Records for processing below:
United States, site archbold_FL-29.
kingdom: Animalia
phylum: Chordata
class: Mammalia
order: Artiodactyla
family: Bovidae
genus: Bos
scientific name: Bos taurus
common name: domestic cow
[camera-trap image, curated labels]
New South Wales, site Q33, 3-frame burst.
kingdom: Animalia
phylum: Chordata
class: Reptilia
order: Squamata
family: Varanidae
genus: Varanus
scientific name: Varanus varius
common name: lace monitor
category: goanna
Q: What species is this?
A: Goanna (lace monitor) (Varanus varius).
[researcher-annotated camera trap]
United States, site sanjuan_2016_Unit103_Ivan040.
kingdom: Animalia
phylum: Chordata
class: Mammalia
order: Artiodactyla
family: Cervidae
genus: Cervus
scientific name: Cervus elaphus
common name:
End of Records for processing.
| Requirement |
Copy the material above so that it matches line for line.

| Worked solution |
United States, site archbold_FL-29.
kingdom: Animalia
phylum: Chordata
class: Mammalia
order: Artiodactyla
family: Bovidae
genus: Bos
scientific name: Bos taurus
common name: domestic cow
[camera-trap image, curated labels]
New South Wales, site Q33, 3-frame burst.
kingdom: Animalia
phylum: Chordata
class: Reptilia
order: Squamata
family: Varanidae
genus: Varanus
scientific name: Varanus varius
common name: lace monitor
category: goanna
Q: What species is this?
A: Goanna (lace monitor) (Varanus varius).
[researcher-annotated camera trap]
United States, site sanjuan_2016_Unit103_Ivan040.
kingdom: Animalia
phylum: Chordata
class: Mammalia
order: Artiodactyla
family: Cervidae
genus: Cervus
scientific name: Cervus elaphus
common name:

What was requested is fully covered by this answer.